Thursday, July 6, 2017

Swing Shift: SPIDER-MAN: HOMECOMING



The latest product from the Marvel Studios factory is Spider-Man: Homecoming, a co-production with Columbia Pictures, that company making less an admission of failure and more a signal of strong showbiz jealousies. The Sony subsidiary hasn’t been able to make a Spider-Man feature as good as Sam Raimi’s since letting him go, but surely the powers that be were only interested in loosening the reins on their rights to the character when they saw the consistent huge grosses and quality control over at the Marvel Cinematic Universe. They didn’t want to do right by the character so much as do right by their producers and stockholders. Still, the result is precisely what you’d hope and expect from bringing in the people who brought us the whole Avengers product line. It’s brightly lit and full of good-humored banter, features a great cast of familiar faces playing colorful characters, and stops every so often for a dazzlement of colorful CG. Though the formula’s getting tired, this new entry manages a high degree of charm and fast-paced entertainment (and even a few genuine surprises). In addition to the predictable polish and routine beats of a Marvel plot machine, this widget has a sweetness and an energy that makes it slightly better than average.
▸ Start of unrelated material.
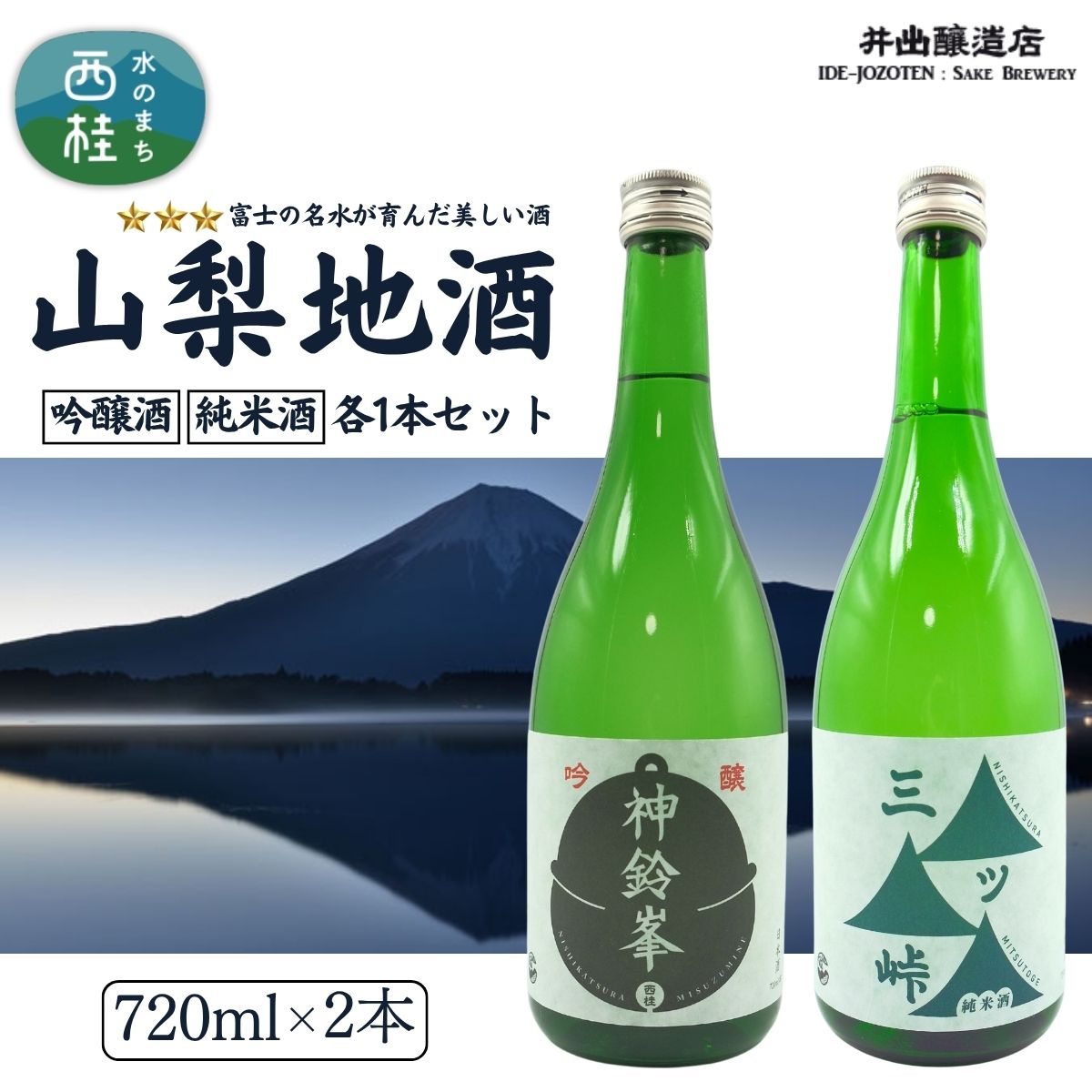 【ふるさと納税】山梨地酒セット 720ml×2本 純米酒「三ツ峠」　吟醸酒「神鈴峯」　各1本 ／ 日本酒 お酒 吟醸 地酒 食中酒 富士山 天然水 プレゼント お祝い 記念日 ギフト お歳暮 お年賀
It’s good fun.

Picking up during the events of last year’s Captain America: Civil War, where this new interpretation of Spidey was first introduced recruited by Iron Man to be a potential second-string Avenger, Homecoming finds Peter Parker (Tom Holland) initially excited to be one of the gang. (This movie’s biggest uphill climb is having to bounce its continuity out of what was easily the MCU’s worst movie, a dull grey 147-minute slog.)  Alas, his dreams will not be coming true any time soon. Tony Stark (Robert Downey Jr.) gifts him a souped-up supersuit and tells him to stick to being a friendly neighborhood Spider-Man. The boy’s just fifteen, after all. There’ll be plenty of time to be a real hero when he’s older. This leaves the kid antsy and eager to prove himself, and allows the movie to stretch out with what’s always best about Spidey’s appeal: his average, every day, everyman problems. He has homework, an extracurricular academic challenge team, a cheerfully nerdy best friend (Jacob Batalon), an unrequited crush (Laura Harrier), a bully (Tony Revolori), a sweet prickly teammate (Zendaya), and a kind aunt (Marisa Tomei). He has a lot on his plate, plus the whole sneaking out every evening to patrol the streets, swinging from buildings to stop bike thieves and ATM bandits. 

Writer-director Jon Watts (of the small, tense, kids-in-over-their-heads thriller Cop Car) and his five co-writers understand the inherent charm of Spider-Man. They make him a relatable stressed-out teenager, just trying to fit in and do well at school while testing his powers. (They’re great, after all, and so, too, are his responsibilities.) With a bounce in its step, the movie makes like its hero and juggles the demands placed upon it quite skillfully. It weaves itself into the fabric of the MCU with better deftness than some of its inferiors, rooting its villain (The Vulture, played by Batman and Birdman himself, Michael Keaton) motivation in the aftermath of The Avengers. One of the more memorable villains in this mega-franchise, his backstory has him with a contract to clean up the damage from the alien battle, a lucrative deal that gets pulled when SHIELD classifies the high-tech debris. Now he’s flying in a makeshift jet-propelled wingspan, making his money on the black market, smuggling gadgets stolen from the various film’s climactic calamities (Winter Soldier’s D.C. craters, Ultron’s rattled fictional city, and so on). He and Peter – little guys hoping to make big marks – both have struggles proving themselves in this new outsized ecosphere of heroes and villains, which gives their clash a little charge. Keaton’s world-weariness plays nicely against Holland’s adorably boyish happy-to-be-here excitement, making for a compelling conflict.

Because the bad guy’s a local low-level troublemaker, he first shows up on Peter’s radar. Since the boy has trouble convincing Stark’s assistant (Jon Favreau) to take his calls, he feels obligated to put a stop to the mystery man’s bad deeds as he continually crosses paths with the evil plot. All this and the big dance, too. There’s the usual roster of fun character actors popping up to give the zippy plot some added wit and texture (Donald Glover, Bokeem Woodbine, Hannibal Buress, Angourie Rice, Martin Starr, and Michael Mando among the pleasant surprises popping up in tiny roles). They keep things pleasant and crackling with an agreeable comic charge between big splashy two-page spreads of action – leaping between buildings and off monuments, tussling with henchmen and saving civilians – that make for the usual superhero shenanigans. These are all suitably loud and explosive, but also swing with Spidey’s nimble acrobatics. Watts has managed to make a movie sparkling with enough fun and invention that its small piece pumps some life back to the larger franchise puzzle. It simply feels good to spend two hours with a character whose biggest conflict is wanting to contribute more positive impact in the world than he can manage. It’s easy to root for him.